ADR-0042 moved GPU-selected workflows toward device-native result boundaries. ADR-0044 defines the private native execution substrate underneath exact GeoPandas-compatible public APIs. Recent ADR-0044 profiling showed a second performance center: many real workflows are composed from small transient work items rather than one large throughput kernel.

Examples include rowset filters, relation consumers, many-few overlay fragments, grouped reductions with small groups, bounds/type/empty metadata checks, count-scatter allocation totals, and terminal export preparation. These items may each do little arithmetic, but they can dominate a workflow when every step rebuilds public objects, asks the host for scalar sizes, allocates temporary buffers independently, or crosses a compatibility boundary.

Accessibility-style workflow canaries exposed this pattern, but the pattern is not workflow-specific. The reusable lesson is that device-resident small operations need a latency/control-plane budget just as large kernels need throughput gates.

Decision

Make transient native work a P0 performance target.

A transient native work item is a small, short-lived device-resident operation created inside a larger public workflow. It may operate on a small rowset, a small geometry batch, a tiny group, a scalar allocation count, or intermediate native metadata. It is not user-visible by itself, but its composition cost is user-visible.

Transient native work must use private native carriers as execution currency:

  • NativeFrameState for frame and geometry state

  • NativeRowSet for row flow

  • NativeRelation for pair flow

  • NativeGrouped for grouped work

  • NativeExpression for admitted private scalar/vector predicates

  • NativeExportBoundary for explicit public compatibility export

The design target is:

  • zero hidden materialization inside admitted native transient stages

  • device-resident metadata and row-flow by default

  • batched scalar reads when a host allocation size is still unavoidable

  • shape-level batching for many tiny operations instead of Python loops over groups, fragments, or relation slices

  • reusable scratch or arena allocation for temporary device buffers

  • shape canaries that measure reusable work-item classes, not workflow scripts

Throughput gates remain necessary for large kernels, but they are not sufficient evidence of generalized performance. A GPU implementation that wins a large kernel benchmark can still fail ADR-0045 if normal public composition pays too many scalar fences, launches, allocations, or compatibility exports.

Budget Rules

Every new or expanded native transient shape must declare a budget covering:

  • runtime D2H transfer count and bytes

  • materialization count

  • scalar allocation fences

  • launch or stage count when observable

  • device residency of inputs and outputs

  • public export boundary, if any

  • shape canary command and expected scale

Default budget stance:

  • Hidden materialization in admitted native stages is forbidden.

  • Device row positions are preferred over host row positions.

  • Scalar size reads should be batched across independent count-scatter totals.

  • Public GeoDataFrame, GeoSeries, pandas, or Shapely construction is an export boundary, not transient execution currency.

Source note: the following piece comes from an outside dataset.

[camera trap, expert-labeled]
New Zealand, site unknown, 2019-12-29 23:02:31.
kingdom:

  • Workflow canaries may measure impact, but production code must target the reusable transient shape.

Consequences

  • ADR-0044 work is reprioritized around composition latency, not only carrier coverage.

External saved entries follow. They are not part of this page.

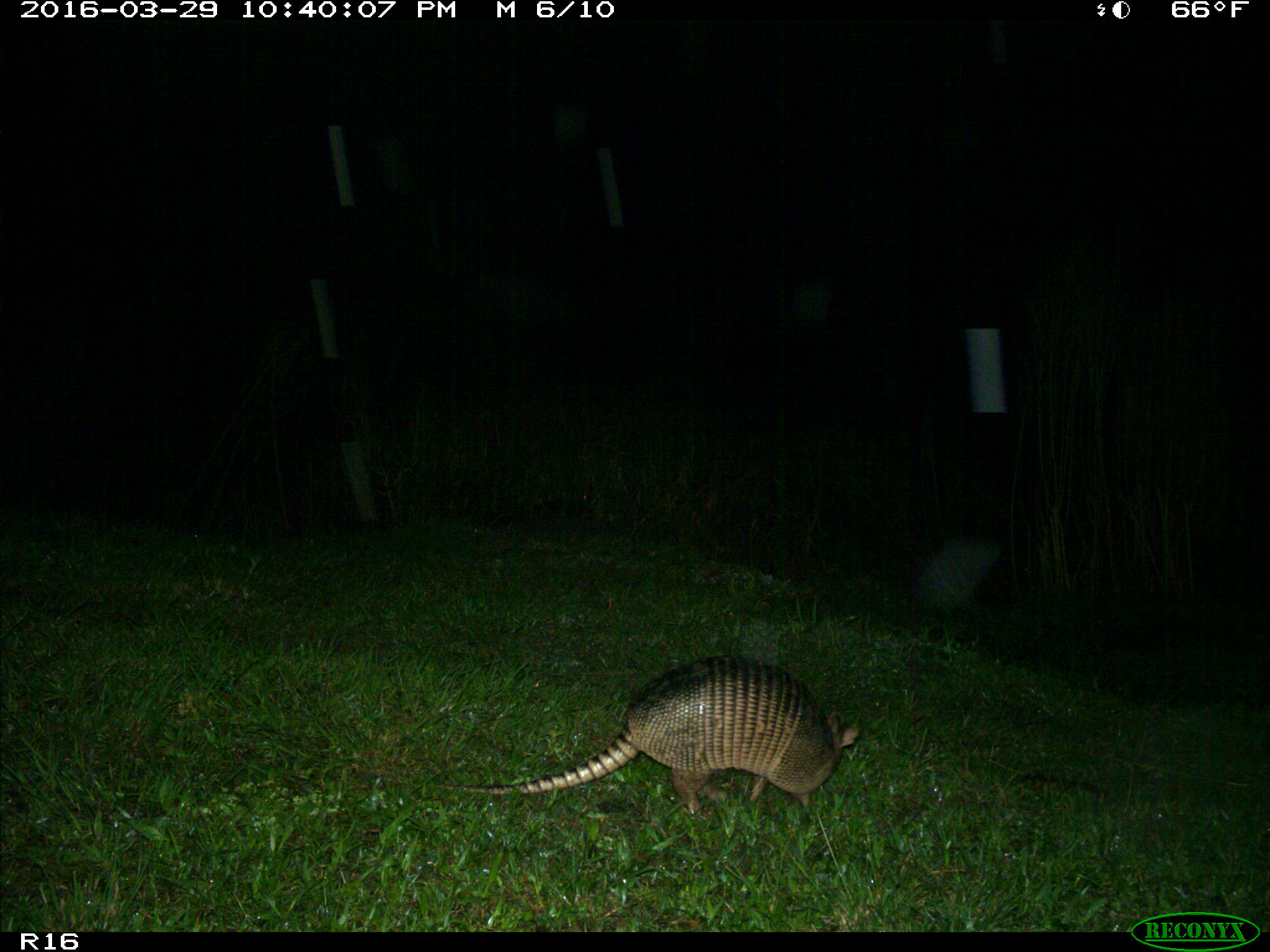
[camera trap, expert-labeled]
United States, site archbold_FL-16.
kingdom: Animalia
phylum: Chordata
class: Mammalia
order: Cingulata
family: Dasypodidae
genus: Dasypus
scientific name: Dasypus novemcinctus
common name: nine-banded armadillo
Dasypus novemcinctus (nine-banded armadillo).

  • Small-operation canaries become first-class acceptance signals.

  • Generic primitives such as packed scalar reads, batched count-scatter totals, device rowset takes, grouped-offset caches, and scratch allocation can produce broad gains without workflow-specific branches.

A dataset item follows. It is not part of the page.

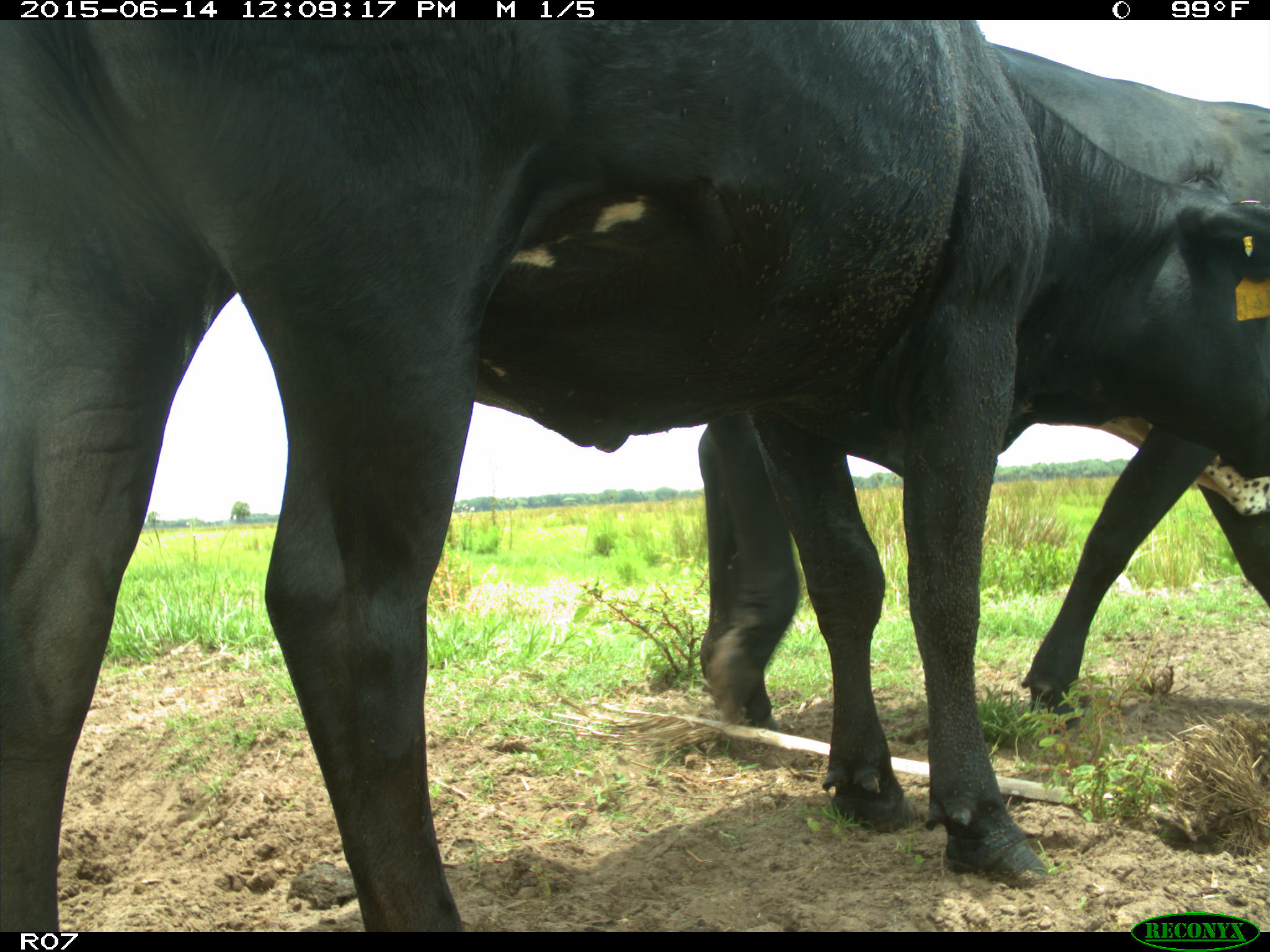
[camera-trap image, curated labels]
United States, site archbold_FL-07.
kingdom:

  • Some current helpers that synchronously return Python sizes remain debt until they are replaced by device-planned allocation or batched scalar resolution.

  • Launch overhead and allocation churn become reviewable performance bugs even when total D2H bytes are small.

Alternatives Considered

  • Keep transient work as an implementation detail of ADR-0044. Rejected. The repeated small-operation cost is a distinct design center and needs explicit budget rules.

  • Optimize each workflow canary directly. Rejected. That would repeat the benchmark-specific path ADR-0043 warned against.

  • Focus only on large-kernel throughput tiers. Rejected. Throughput gates do not catch public composition latency.

  • Build a broad public lazy planner to fuse transient work. Rejected. ADR-0043 documents why broad public interception is not the right next step. ADR-0045 keeps the scope to admitted private native shapes.